Monday, March 22, 2010

Health care reform, a brief thought

I am a big proponent of health care needing to change. I've had enough personal experience to have a deep-seated loathing for the insurance companies and their vested interest in doing as much as possible to deny coverage. I'm still fighting my previous insurance company because of one day my son spent in the hospital. They disagree with the doctor and the hospital who kept him in. Because, they would know.

So Health Care Reform? I'm sorry, but yes. Absolutely.

Here's where it gets tricky though. I believe this debate is less about health care and more the Republican's Great Stand in a power-play with a Democratic Washington. Because, when you look at the bill provisions, both parties aren't that far apart. Republicans and Democrats absolutely could have worked on this together, but instead, Republicans chose this issue to stand over, and lost.

I think the consequences to the Republican party are irreparable, because now that the day is won by the Democrats, the news focus will change from news of the battle to news of the victor. And, when the provisions start taking effect, and more Americans actually have insurance coverage, more individual plans will be made available, and the down-and-dirty process of enacting health care reform starts, people will pipe down. They might not want to give up their new health care policy. The fight was charged, and bitter, but in the end, as always, it was Politics, and the true effects of this decision won't be felt for years.

I will say, whichever side you are on, the one thing that absolutely needed to happen was a reform of the health care system in America.

I will also say, whichever side you are on, this fight was more politics than policy.

Will Healthcare Reform cure all? No, but it's a step in the direction everyone wants: better healthcare coverage, more healthcare coverage for poorer Americans, and better choices.

Hate it, love it, it matters not. Republican, Democrat, Libertarian, whoever, at the end of the day, prior to today, health care policy in Washington was written by the insurance companies. You may not agree with how health care is being reformed, but you have to agree it needed to be reformed, and America, IMO, couldn't afford to not do something. It's just a shame this had to be the battle ground. It's a shame we can't have a united government working in the interests of America. It's a shame Democrats and Republicans are so caught up in party politics they forget that the majority of Americans suffer for it.

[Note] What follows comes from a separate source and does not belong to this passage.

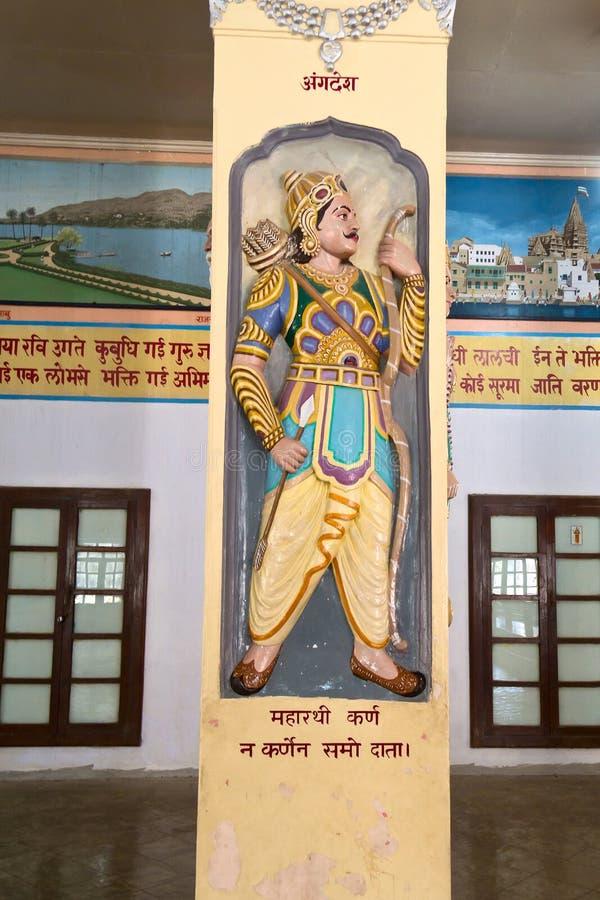 Forntida episk hjälte Karna i Bharat Mandir arkivbilder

And, at the end of the day, I believe most Americans were in the middle on this particular battle. The majority wanted a reform, but between the bullets flying from the Right and the Evilization of Health Care Reform, and all the noise, the majority, like me, stayed quiet, watching, wondering, hoping that at the end, what we end up with is not what we already have, a ridiculously broken system based on profit margins for insurers.

2 comments:

David said...

There was a time when I used to hope that sensible Republicans could retake control of their party. I'm a Democrat, but one-party dominance always ends badly, so I'd like to see an effective two-party system, where both parties are reasonably sensible.

But the behavior of the GOP since the ascent of Reagan, and even more since the ascent of Little Georgie, makes me want to them utterly destroyed, smashed, obliterated. I no longer feel at all reasonable about this.

Lahdeedah said...

I actually agree. I am also a believer in an effective two-party system, I've viewed it as a sort of balance, but this abuse of the GOP: fear as a political tool, re-integration of church and state are my two biggest issues... makes me cringe in terror at the thought of a GOP nation.